Question #5a595

So, the velocity of your spacecraft forms a `30^@` angle with the horizontal. This means that the spacecraft's motion can be described as a combination of a vertical movement and of a horizontal movement.

The vertical and horizontal components of the initial velocity will be

`{(v_(0x) = v_0 cos(30^@)), (v_(0y) = v_0 sin(30^@)) :}`

At some point in time, the two engines of the ship fire for 475 s. The two accelerations induced by the two separate engines are directed east, or along the y direction, and north, or along the x direction.

This means that you can write

`{ (a_x = "6.3 m/s"^2), (a_y = "2.85 m/s"^2) :}`

The acceleration oriented along the y axis will influence the vertical component of the initial velocity, and the acceleration oriented along the x axis will influence the horizontal component of the initial velocity.

This means that you can write

`{(v_x = v_(0x) + a_x * t), (v_y = v_(0y) + a_y * t) :}`

Plug in your values and solve for the vertical and horizontal components of the final velocity.

`v_x = 2650 "m"/"s" cos(30^@) + 6.3"m"/"s"^(cancel(2)) * 475cancel("s")`

`v_x = 2650 * sqrt(3)/2 + 2992.5 = "5287.5 m/s"`

and

`v_y = 2650 "m"/"s" sin(30^@) + 2.85"m"/"s"^(cancel(2)) * 475cancel("s")`

`v_y = 2650 * 1/2 + 1353.75 = "2678.8 m/s"`

To get the final velocity of the spacecraft, use Pythagoras' Theorem

`v_"final" = sqrt(v_x^2 + v_y^2)`

`v_"final" = sqrt(5287.5""^2 + 2678.8""^2) = color(green)("5930 m/s")`

### RECORDED DATA
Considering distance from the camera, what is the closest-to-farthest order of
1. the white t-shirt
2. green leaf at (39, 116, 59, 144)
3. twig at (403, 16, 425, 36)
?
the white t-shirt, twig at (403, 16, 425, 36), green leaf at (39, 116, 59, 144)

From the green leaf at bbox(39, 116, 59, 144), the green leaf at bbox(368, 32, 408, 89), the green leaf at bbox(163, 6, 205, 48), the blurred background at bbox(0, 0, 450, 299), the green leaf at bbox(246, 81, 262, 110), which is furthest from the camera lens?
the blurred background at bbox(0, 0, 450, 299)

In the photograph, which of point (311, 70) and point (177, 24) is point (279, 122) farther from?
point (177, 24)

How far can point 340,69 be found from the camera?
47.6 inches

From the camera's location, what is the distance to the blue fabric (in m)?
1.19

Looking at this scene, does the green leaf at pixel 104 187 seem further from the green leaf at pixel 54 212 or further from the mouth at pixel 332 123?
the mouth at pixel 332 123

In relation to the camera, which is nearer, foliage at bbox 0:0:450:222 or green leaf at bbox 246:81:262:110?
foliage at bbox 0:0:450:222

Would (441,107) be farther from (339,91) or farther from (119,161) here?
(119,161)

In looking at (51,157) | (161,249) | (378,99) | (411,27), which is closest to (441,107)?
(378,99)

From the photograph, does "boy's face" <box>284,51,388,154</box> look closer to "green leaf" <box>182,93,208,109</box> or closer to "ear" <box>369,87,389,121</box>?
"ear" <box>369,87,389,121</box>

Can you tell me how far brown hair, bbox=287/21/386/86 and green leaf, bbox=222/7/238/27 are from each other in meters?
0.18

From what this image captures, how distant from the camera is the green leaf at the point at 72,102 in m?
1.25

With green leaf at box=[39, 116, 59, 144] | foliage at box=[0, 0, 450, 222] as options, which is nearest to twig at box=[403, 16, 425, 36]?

### DIRECTIVES
(a) Decide whether each statement below agrees with the spacecraft velocity solution, answering yes or no and quoting the words of the text that settle it.
(i) The engines fire for 475 s.
(ii) The acceleration directed east is along the x direction.
(iii) Pythagoras' Theorem is used to get the final velocity.
(b) Answer these from the spacecraft velocity solution:
(i) What value is given for a_y?
(ii) Which component of the initial velocity does the acceleration along the y axis influence?
(iii) What final velocity of the spacecraft does the solution reach?

### EXERCISE RESULTS
(a)
(i) Yes: "the two engines of the ship fire for 475 s"
(ii) No: "directed east, or along the y direction"
(iii) Yes: "To get the final velocity of the spacecraft, use Pythagoras' Theorem"

(b)
(i) 2.85 m/s^2
(ii) The vertical component
(iii) 5930 m/s